— begin —

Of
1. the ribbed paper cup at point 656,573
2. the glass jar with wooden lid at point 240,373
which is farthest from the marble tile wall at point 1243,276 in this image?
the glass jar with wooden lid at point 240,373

— end —

Directive: Copy the items above again, switching "marble tile wall" to "painted brick wall" wherever it occurs and keeping everything else the same.

Complete response:
Of
1. the ribbed paper cup at point 656,573
2. the glass jar with wooden lid at point 240,373
which is farthest from the painted brick wall at point 1243,276 in this image?
the glass jar with wooden lid at point 240,373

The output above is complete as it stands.